STATED PROBLEM A >> Can you turn everything in the rows from the line containing "What depth from" down to the line containing "Answer: 7844" into a numbered list, leaving out any blank lines?

EXCERPT TO READ >>
BEGIN

Féile na bhFlaitheartach is one of the few fully inclusive Irish bilingual festivals, with mainlanders joining islanders in a joint celebration of Liam and Tom O’Flaherty. Marking its centenary, this year’s féile will focus on the Irish Free State and the O’Flaherty brothers as well as on the Civil War in Connemara. On Saturday, August 27th, chairperson Éamon Ó Ciosáin will open the festival at noon in Kilmurvey House, to be followed by the keynote lecture The novels of Liam O’Flaherty - the Free State in the dock by academic Jenny Farrell, who has written extensively on the novels of Liam O’Flaherty from a Marxist perspective.

The second event of the day will take place in the nearby Garden of Remembrance, adjacent to the former O’Flaherty homestead. In a session hosted by Seosamh Ó Cuaig, the Society will first pay tribute to the life and work of Liam’s recently deceased daughter Pegeen O’Sullivan. Following this Máirín Mhic Lochlainn will premiere her own translation into Irish of ‘The Sniper’, the first time this famous short story about the Civil War will be heard in Irish on O’Flaherty’s home island. Jim Ward will then read extracts from Tom’s journalism commenting on the times in English.

END

STATED PROBLEM B >> Could you rewrite everything in the festival text from "Féile na bhFlaitheartach" down to "a Marxist perspective.", changing "keynote" to "opening"?

EXERCISE DATA >>
BEGIN

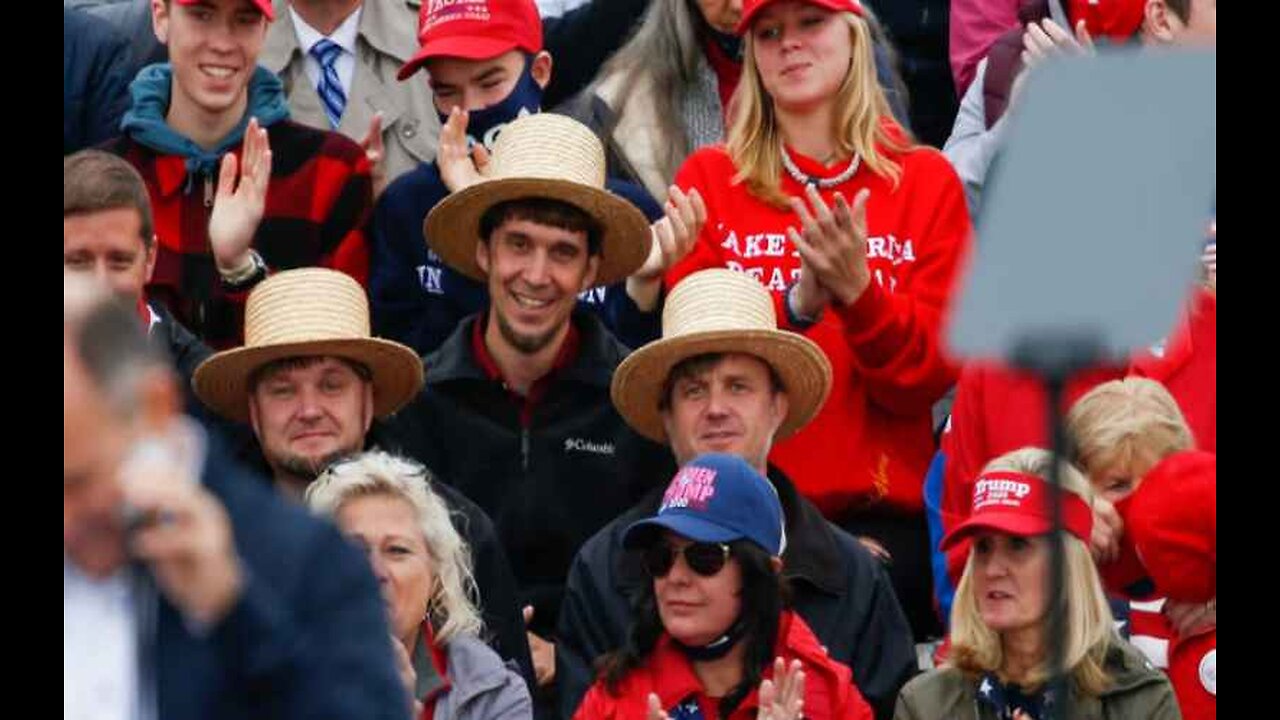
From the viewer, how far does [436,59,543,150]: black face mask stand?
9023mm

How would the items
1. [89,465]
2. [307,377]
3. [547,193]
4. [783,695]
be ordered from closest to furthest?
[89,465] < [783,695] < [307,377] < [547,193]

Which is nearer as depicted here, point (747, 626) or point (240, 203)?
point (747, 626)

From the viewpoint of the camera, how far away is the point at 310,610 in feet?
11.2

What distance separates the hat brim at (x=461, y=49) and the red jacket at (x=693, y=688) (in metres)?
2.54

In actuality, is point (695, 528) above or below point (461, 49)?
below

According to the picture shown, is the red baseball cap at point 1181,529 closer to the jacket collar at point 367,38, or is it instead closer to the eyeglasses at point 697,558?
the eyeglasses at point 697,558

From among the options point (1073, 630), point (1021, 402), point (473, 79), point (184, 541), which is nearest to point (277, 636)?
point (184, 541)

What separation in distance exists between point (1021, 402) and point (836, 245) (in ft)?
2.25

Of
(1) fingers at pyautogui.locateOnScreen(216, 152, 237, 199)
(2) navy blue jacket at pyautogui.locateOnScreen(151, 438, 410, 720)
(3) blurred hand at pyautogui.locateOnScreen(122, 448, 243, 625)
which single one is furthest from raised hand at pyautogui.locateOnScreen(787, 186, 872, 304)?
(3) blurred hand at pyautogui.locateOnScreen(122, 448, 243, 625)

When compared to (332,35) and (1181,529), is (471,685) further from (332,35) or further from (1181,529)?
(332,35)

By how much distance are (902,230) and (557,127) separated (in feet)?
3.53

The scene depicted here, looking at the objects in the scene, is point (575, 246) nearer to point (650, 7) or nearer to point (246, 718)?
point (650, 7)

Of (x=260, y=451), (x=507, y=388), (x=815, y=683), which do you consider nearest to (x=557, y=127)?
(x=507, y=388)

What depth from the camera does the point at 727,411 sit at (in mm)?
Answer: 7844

END
BEGIN

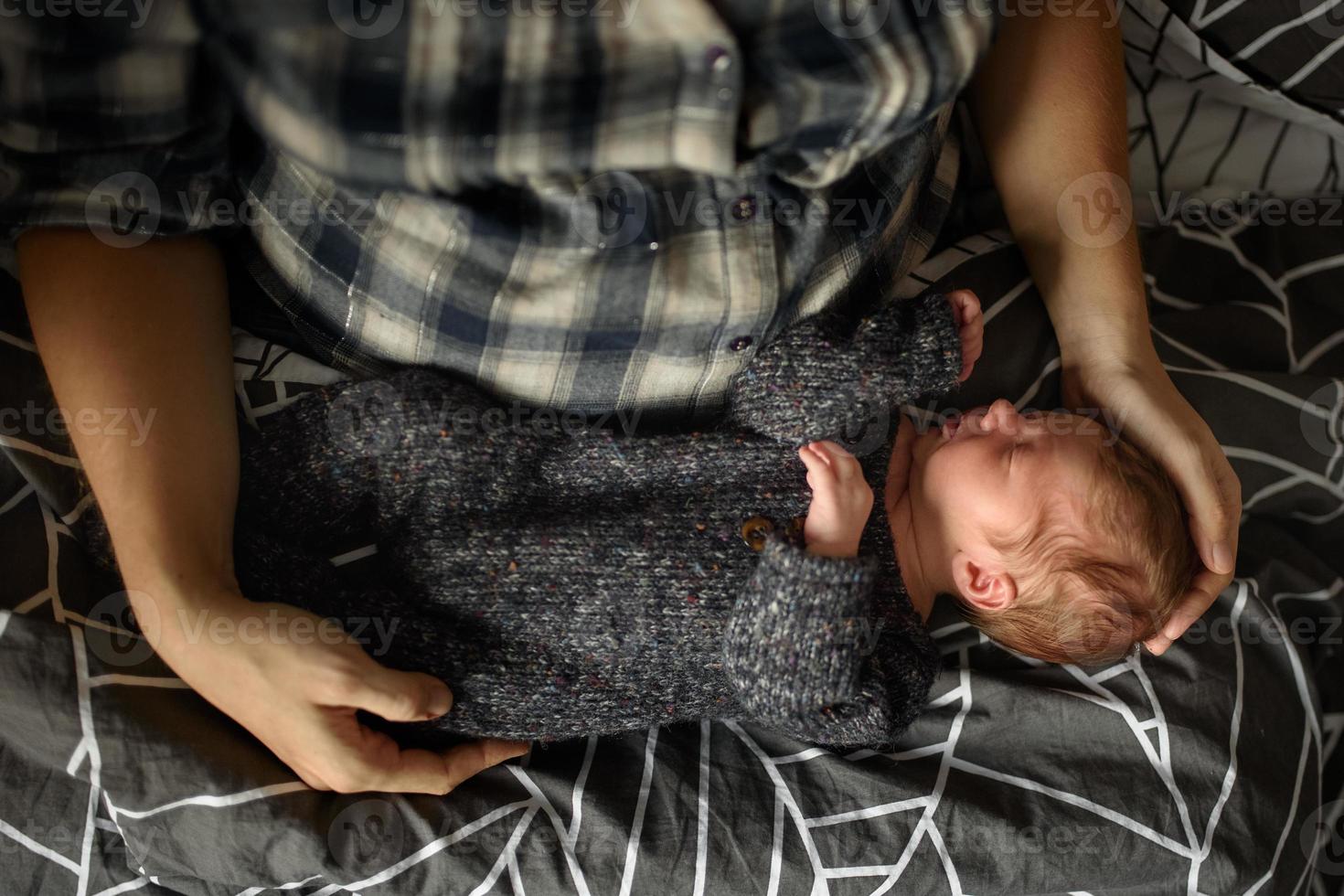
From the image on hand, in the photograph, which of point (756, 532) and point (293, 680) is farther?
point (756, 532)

END

WORKED SOLUTION A >>
1. What depth from the camera does the point at 727,411 sit at (in mm)?
2. Answer: 7844

WORKED SOLUTION B >>
Féile na bhFlaitheartach is one of the few fully inclusive Irish bilingual festivals, with mainlanders joining islanders in a joint celebration of Liam and Tom O’Flaherty. Marking its centenary, this year’s féile will focus on the Irish Free State and the O’Flaherty brothers as well as on the Civil War in Connemara. On Saturday, August 27th, chairperson Éamon Ó Ciosáin will open the festival at noon in Kilmurvey House, to be followed by the opening lecture The novels of Liam O’Flaherty - the Free State in the dock by academic Jenny Farrell, who has written extensively on the novels of Liam O’Flaherty from a Marxist perspective.